#### THE RECORDS
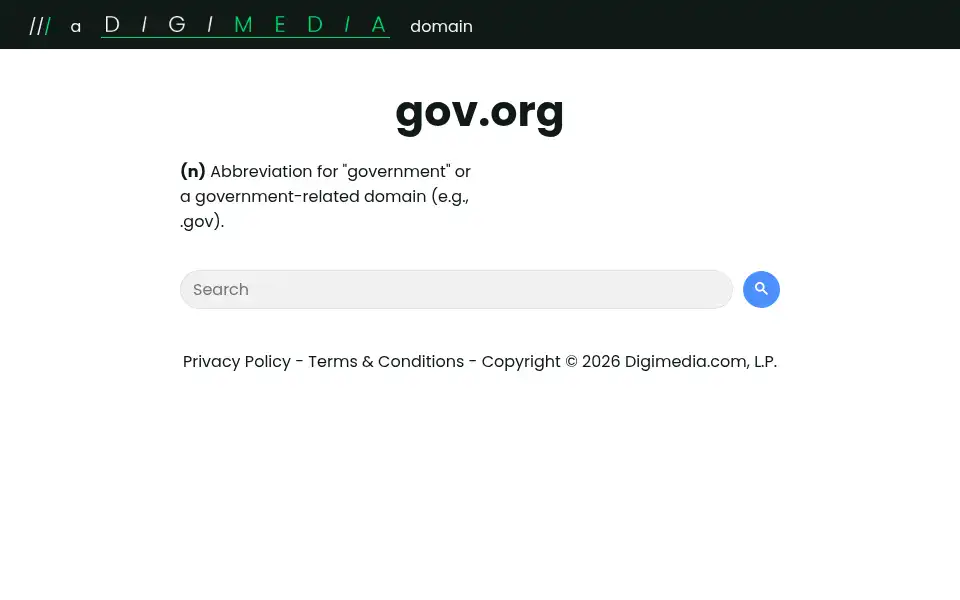 Screenshot of gov.org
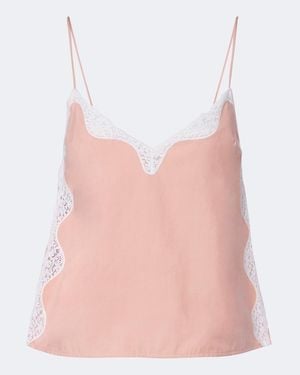 Posse Tabitha Lace-Trimmed Top - Pink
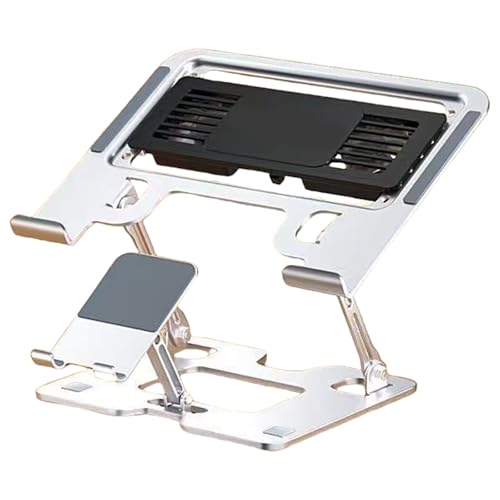 Support PC et téléphone en acier carbone réglable en hauteur et silencieux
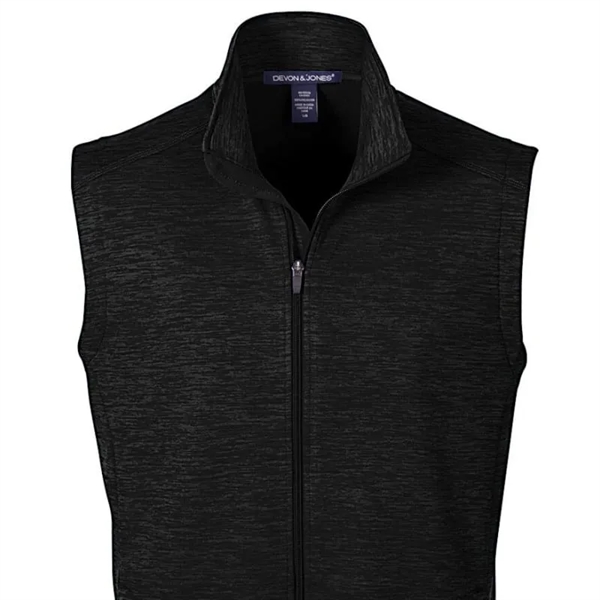 Devon & Jones Men's Newbury Melange Fleece Vest - Devon & Jones Men's Newbury Melange Fleece Vest - Image 1 of 5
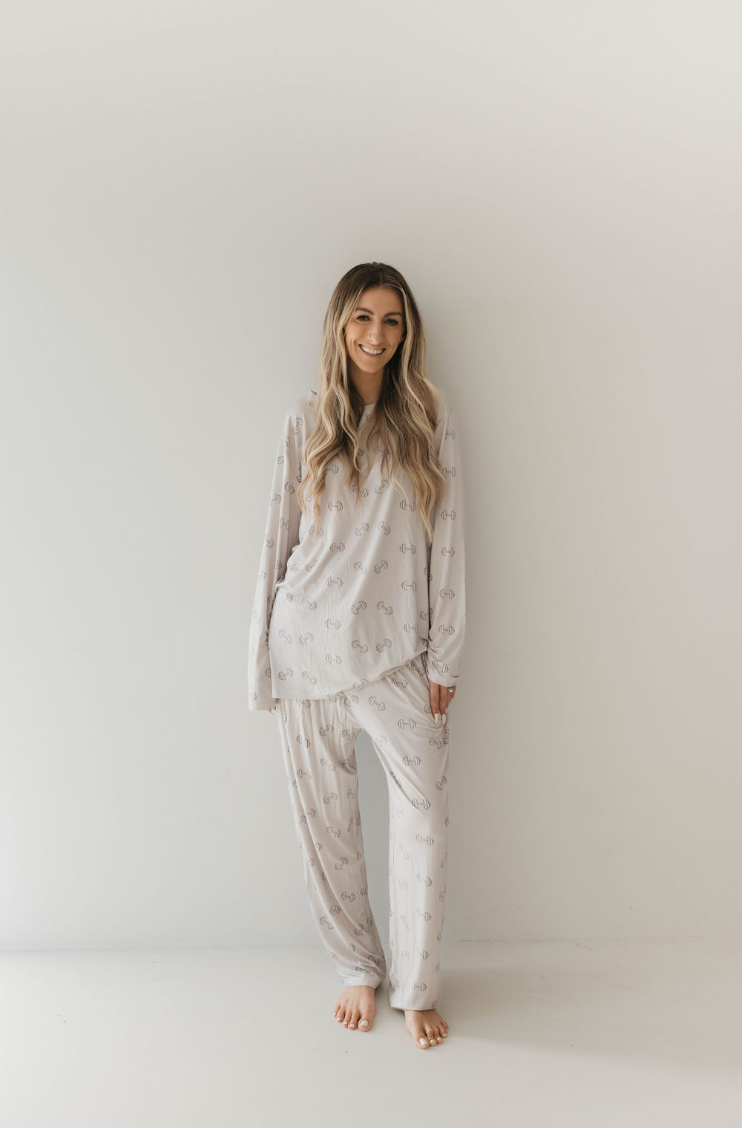 Men's Long Sleeve Bamboo Pajamas | Arm Day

#### EXERCISE DESCRIPTION
Please copy the lines above, starting at the one that holds "Support PC et" and stopping after the last line, exactly as they appear and minus the pictures.

#### RESPONSE TO THE EXERCISE
 Support PC et téléphone en acier carbone réglable en hauteur et silencieux
 Devon & Jones Men's Newbury Melange Fleece Vest - Devon & Jones Men's Newbury Melange Fleece Vest - Image 1 of 5
 Men's Long Sleeve Bamboo Pajamas | Arm Day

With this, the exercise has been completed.